Health Care Financing Review, Winter, 1994 by Gerald F. Kominski, Thomas Rice

Finally, our findings could have significant redistributive consequences. The Prospective Payment Assessment Commission (ProPAC) (1992a) estimates that private insurance payments equal 128 percent of costs, while Medicare and Medicaid payments equal only 90 percent and 80 percent of costs, respectively. Thus, if fees under an all-payer system for all major insurers were based on their costs, fees for private insurers would be reduced by 22 percent, while fees would be increased by 11 percent for Medicare, and by 25 percent for Medicaid. ProPAC's study did not directly address the issue of the relative costs of each major insurer, however. Our results indicate that the relative costs of Medicare patients, after controlling for case-mix differences, are at least 12 percent higher than privately insured patients (i.e., commercially insured, HMO, and Blue Cross). If these results were nationally representative, substantial increases in financing for Medicare and Medicaid would be necessary, and substantial reductions in the premiums collected by private insurers would be possible.

Physicians

If the RBRVS-based MFS is used as the basis for physician payment under an all-payer system, the question to be addressed is whether the relative value units reflect the amount of effort needed to treat all patients. If they do, then the same physician fees could be used by all insurers; if they do not, then some modification would be necessary. The most commonly discussed method of doing so would be to make adjustments in the conversion factor in situations where the patients covered by one insurer are more costly to treat--for example, using what has been coined a "Medicare adjuster."(4) (We will not consider whether pediatric patients also involve more effort for particular procedures, since we are aware of no empirical information on this issue.

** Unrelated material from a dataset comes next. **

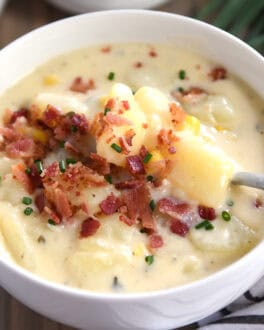 White bowl with potato soup, bacon and chives.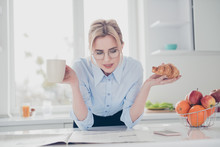 Young Elegant Lovely Charming Clever Attractive Adorable Smiling Woman Office Executive Worker Wearing Spectacles Reading Newspaper Early In The Morning Having A Drink And Croissant In Kitchen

To examine the need for such an adjustment, it is useful to consider each of three types of services separately: visits, surgery, and ancillary services. Beginning with the last of these, there would appear to be little need to have different payment rates for different types of patients for testing and imaging services. Although there is no research available on this specific issue, it would seem that the amount of work that goes into interpreting such tests should be invariant with patient age (Physician Payment Review Commission, 1991c).

With respect to visits, there are several studies concluding that Medicare and non-Medicare patients require similar amounts of physician effort. As part of the Phase II study conducted by Hsiao et al. (1990) on the RBRVS, the amount of work entailed in providing the following services was compared:

* A followup office visit for a stable 80-year old with metastatic breast cancer, versus a similar 50-year old patient.

* A followup office visit for a 70-year old diabetic hypertensive with recent change in insulin requirements, versus a similar 45-year old patient.

* A followup office visit for a 67-year old male with right above-the-knee amputation who is having physical discomfort due to his prosthesis, versus a similar 27-year old patient.